- Document text

Saturday, January 31, 2009

Pimp my code ;)

In my previous (hastily written) entry, I tried to show how difficult it was to extract an undetermined URL from a string of text with the traditional FIND / MID functions in Coldfusion, and alluded to using Regular Expressions as a possible solution.

This is going to be a pretty neat trick, particularly since I know less about RegEx than I do about unicorns. ;)

I had hoped to find a copy of Ben Forta's book on the subject during a trip to my local bookstore, but no such luck. Oddly enough, there didn't seem to be any books available on RegEx in the store-- everything had to be ordered online. They did happen to have the O'Reilly Pocket Reference to Regular Expressions, though-- and I found a two page list of "recipes," RegExs put together for specific purposes, such as extracting email addresses, URLs, etc.

So, I copied the recipe for the URL down, convinced I'd found the solution to our problem.

Yes, I know-- naive of me. ;)

The problem with the O'Reilly recipe is that it uses characters that have special meaning in ColdFusion, such as the pound sign. Once I figured out how to escape the pound sign, it told me the parentheses were unbalanced. Troubleshooting the recipe was getting to be a major headache, so I wound up Googling for a RegEx specific to Coldfusion for extracting URLs . . .

and wound up at Ben Forta's blog. (Yeah, I know-- like I should be surprised!?)

Anyways, Mr. Forta offered a RegEx that works with both Javascript and Coldfusion to validate a URL-- which I've used in the REFindNoCase function example below. It's far from perfect, gentlemen-- at this point my code fragment can only find/extract the first URL in a text string, and I'll need to figure out some kind of while loop to make certain every URL has been extracted. But it's a start, right?

We start with our test string, feel free to customize for your own testing purposes:

<cfset tweet = "I like google http://www.google.com better than I like Yahoo ( http://www.yahoo.com ), but that's just me!">

Just displaying the string when the page runs, so everyone can see what we start with.

<cfoutput><p>#tweet#</p></cfoutput>

If you use the last two optional parameters of the REFindNoCase function, you can tell the function at what point in the string it should begin its search (1st character by default) as well as tell it to return a structure that contains two bits of information we need to extract the URL: the position of the first character in the match, and the total length of the matched string.

<cfset results = REFindNoCase("https?://([-\w\.]+)+(:\d+)?(/([\w/_\.]*(\?\S+)?)?)?", tweet, 1, "True")>

Then we just use the POS and LEN bits with our MID function to print out the match!

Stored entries
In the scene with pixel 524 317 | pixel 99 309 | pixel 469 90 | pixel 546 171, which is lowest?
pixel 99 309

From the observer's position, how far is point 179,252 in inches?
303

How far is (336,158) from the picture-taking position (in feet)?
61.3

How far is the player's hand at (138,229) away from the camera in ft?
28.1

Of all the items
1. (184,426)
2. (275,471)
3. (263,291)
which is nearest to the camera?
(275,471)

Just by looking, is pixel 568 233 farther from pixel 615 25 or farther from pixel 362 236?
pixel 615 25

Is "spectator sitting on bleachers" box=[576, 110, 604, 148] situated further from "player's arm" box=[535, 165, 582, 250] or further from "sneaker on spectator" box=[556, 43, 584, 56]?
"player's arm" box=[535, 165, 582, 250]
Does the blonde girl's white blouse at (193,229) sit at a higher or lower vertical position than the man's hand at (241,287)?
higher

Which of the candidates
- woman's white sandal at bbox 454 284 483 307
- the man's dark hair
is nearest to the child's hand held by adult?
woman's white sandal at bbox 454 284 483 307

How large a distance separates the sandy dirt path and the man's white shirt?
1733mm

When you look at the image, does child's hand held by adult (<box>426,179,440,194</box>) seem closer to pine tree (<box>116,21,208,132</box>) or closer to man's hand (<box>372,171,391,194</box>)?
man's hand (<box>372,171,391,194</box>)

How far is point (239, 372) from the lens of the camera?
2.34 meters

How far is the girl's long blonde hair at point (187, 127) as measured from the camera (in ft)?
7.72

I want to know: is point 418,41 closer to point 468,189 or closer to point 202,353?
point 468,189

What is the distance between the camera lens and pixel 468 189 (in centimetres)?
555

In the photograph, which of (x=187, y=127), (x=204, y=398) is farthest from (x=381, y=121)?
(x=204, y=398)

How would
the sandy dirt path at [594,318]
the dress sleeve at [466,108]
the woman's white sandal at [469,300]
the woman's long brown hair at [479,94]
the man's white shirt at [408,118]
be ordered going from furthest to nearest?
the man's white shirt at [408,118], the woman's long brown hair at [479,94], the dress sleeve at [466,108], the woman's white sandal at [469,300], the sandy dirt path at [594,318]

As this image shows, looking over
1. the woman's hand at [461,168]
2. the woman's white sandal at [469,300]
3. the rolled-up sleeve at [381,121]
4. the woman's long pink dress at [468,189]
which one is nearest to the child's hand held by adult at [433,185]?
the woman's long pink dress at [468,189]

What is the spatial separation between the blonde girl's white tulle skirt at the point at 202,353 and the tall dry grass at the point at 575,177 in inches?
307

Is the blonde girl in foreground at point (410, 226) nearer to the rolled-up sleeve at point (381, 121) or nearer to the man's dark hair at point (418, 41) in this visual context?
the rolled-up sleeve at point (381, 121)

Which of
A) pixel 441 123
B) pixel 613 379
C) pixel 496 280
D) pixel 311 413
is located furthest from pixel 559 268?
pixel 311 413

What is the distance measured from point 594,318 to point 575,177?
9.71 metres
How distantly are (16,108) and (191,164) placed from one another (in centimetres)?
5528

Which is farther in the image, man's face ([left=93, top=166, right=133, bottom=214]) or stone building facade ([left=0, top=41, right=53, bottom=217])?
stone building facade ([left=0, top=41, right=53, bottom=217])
* * *
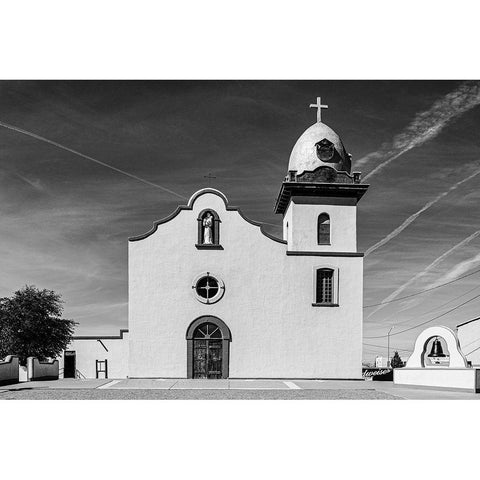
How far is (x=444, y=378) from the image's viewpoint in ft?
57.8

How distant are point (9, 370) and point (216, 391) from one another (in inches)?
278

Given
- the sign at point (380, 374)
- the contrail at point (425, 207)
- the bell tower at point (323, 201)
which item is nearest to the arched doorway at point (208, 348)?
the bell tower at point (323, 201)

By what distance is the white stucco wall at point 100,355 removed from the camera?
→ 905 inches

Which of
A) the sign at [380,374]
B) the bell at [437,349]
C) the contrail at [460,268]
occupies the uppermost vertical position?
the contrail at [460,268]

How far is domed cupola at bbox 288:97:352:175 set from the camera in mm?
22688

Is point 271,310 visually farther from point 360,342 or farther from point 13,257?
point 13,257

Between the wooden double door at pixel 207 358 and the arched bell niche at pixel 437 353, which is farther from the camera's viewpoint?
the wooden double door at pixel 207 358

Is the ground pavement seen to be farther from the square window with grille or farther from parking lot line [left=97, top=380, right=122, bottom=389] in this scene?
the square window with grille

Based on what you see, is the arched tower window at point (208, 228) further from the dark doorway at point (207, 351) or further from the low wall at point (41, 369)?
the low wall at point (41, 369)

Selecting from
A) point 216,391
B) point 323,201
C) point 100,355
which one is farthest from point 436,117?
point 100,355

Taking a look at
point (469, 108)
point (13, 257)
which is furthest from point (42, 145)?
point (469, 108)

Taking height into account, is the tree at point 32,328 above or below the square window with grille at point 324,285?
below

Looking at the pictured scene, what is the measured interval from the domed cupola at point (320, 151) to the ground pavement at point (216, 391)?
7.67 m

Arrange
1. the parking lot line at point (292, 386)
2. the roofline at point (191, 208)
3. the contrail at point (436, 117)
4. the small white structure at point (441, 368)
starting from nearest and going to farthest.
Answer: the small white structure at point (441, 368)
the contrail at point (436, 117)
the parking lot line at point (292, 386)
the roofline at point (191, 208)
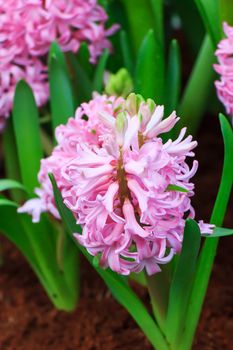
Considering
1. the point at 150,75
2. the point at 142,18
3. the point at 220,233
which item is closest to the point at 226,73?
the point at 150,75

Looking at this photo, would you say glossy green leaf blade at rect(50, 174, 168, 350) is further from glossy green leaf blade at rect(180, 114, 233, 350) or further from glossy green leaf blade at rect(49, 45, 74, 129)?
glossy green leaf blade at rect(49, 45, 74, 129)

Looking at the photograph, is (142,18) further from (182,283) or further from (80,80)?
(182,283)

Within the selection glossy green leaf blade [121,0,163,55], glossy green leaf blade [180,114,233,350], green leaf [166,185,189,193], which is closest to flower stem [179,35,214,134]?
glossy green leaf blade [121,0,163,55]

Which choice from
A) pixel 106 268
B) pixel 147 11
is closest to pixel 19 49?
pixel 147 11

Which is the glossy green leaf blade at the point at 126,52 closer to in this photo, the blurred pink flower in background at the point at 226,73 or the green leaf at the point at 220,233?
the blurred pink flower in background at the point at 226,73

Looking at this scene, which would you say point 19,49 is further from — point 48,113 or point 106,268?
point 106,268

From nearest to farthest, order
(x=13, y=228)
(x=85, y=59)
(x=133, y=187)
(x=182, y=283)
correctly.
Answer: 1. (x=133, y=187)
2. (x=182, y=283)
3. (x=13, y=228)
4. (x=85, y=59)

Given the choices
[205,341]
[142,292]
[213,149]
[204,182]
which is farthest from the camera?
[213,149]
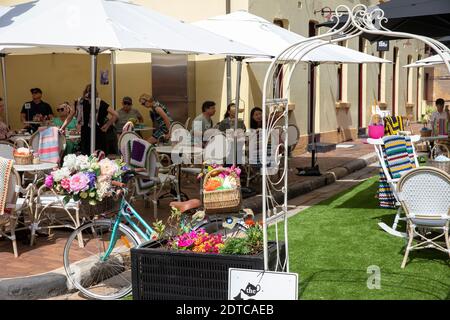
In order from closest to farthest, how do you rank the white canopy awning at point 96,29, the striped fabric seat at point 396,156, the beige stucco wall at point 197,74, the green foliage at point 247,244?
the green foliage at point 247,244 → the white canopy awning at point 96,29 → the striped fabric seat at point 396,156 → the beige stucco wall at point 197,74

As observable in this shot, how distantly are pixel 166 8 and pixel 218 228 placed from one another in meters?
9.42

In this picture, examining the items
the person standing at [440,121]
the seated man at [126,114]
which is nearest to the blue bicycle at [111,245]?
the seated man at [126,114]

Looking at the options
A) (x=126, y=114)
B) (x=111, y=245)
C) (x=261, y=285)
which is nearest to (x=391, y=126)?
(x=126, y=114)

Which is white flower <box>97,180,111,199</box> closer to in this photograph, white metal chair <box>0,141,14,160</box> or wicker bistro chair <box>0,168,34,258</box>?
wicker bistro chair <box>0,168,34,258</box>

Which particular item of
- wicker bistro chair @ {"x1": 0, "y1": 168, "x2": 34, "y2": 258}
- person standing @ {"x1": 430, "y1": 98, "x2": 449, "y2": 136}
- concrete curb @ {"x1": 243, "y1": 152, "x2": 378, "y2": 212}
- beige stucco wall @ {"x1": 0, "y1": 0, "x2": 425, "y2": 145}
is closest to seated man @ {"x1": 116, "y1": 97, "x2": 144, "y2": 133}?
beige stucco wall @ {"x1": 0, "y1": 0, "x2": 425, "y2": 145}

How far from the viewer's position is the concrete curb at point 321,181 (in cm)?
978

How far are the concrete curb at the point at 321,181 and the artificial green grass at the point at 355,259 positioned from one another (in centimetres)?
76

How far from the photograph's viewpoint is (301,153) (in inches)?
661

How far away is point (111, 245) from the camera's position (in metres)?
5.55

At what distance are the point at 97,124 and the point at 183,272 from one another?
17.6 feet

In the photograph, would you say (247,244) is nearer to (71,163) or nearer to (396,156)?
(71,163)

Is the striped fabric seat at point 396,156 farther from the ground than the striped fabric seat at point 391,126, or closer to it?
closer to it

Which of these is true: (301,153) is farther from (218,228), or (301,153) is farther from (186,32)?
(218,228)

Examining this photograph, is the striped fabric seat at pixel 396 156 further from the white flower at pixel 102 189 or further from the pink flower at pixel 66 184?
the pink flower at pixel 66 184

- Task to complete
According to the blog post on extracting URLs in ColdFusion, why did the O'Reilly URL recipe cause trouble in ColdFusion?

- Result for this exercise
It uses characters that have special meaning in ColdFusion, such as the pound sign.